What needs to be done =
State how many of the lines below contain the string "wall", with case counting, and give only the number.

[Records from a dataset]
▼

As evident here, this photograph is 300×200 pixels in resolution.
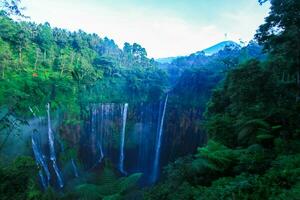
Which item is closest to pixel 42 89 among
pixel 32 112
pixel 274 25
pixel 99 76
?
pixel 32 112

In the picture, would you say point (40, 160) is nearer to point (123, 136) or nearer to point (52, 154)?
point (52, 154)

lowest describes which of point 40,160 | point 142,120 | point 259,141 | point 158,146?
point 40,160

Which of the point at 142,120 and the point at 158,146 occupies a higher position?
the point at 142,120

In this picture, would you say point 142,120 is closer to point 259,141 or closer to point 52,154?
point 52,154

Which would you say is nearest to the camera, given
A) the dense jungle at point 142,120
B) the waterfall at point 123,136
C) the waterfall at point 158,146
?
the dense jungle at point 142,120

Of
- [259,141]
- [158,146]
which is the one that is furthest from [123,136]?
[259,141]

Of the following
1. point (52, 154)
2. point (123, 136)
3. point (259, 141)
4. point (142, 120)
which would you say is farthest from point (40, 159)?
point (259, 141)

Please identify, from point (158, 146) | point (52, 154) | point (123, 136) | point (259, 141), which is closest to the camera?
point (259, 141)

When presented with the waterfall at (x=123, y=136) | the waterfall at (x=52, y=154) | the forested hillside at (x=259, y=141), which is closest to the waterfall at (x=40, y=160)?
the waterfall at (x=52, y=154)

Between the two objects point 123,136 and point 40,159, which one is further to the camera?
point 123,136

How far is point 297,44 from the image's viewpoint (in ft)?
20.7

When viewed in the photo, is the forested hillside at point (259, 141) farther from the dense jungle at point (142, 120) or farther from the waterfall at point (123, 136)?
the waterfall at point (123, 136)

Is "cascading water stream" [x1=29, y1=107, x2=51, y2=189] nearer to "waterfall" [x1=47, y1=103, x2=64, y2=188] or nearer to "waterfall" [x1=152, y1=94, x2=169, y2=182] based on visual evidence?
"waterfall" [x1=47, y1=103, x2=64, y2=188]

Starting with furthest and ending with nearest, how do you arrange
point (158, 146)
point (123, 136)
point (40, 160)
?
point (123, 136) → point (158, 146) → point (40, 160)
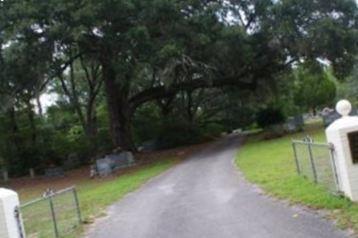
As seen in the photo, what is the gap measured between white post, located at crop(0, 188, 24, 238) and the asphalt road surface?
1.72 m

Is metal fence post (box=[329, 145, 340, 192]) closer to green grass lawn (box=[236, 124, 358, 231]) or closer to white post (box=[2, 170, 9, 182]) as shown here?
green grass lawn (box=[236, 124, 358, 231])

▲
▼

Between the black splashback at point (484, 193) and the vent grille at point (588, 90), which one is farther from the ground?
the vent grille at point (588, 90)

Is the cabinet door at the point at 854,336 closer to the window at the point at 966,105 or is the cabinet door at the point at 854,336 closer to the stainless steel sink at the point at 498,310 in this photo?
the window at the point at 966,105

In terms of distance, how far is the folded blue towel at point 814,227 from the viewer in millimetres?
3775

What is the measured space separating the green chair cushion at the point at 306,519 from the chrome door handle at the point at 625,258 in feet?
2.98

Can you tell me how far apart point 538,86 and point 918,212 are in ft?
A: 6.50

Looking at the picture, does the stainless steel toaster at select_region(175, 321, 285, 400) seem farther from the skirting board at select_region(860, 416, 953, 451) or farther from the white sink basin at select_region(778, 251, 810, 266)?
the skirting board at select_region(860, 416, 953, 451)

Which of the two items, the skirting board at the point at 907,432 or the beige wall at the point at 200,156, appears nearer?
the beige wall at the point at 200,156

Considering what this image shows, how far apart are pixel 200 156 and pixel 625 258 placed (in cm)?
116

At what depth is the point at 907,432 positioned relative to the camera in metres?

▲

Answer for the task =
2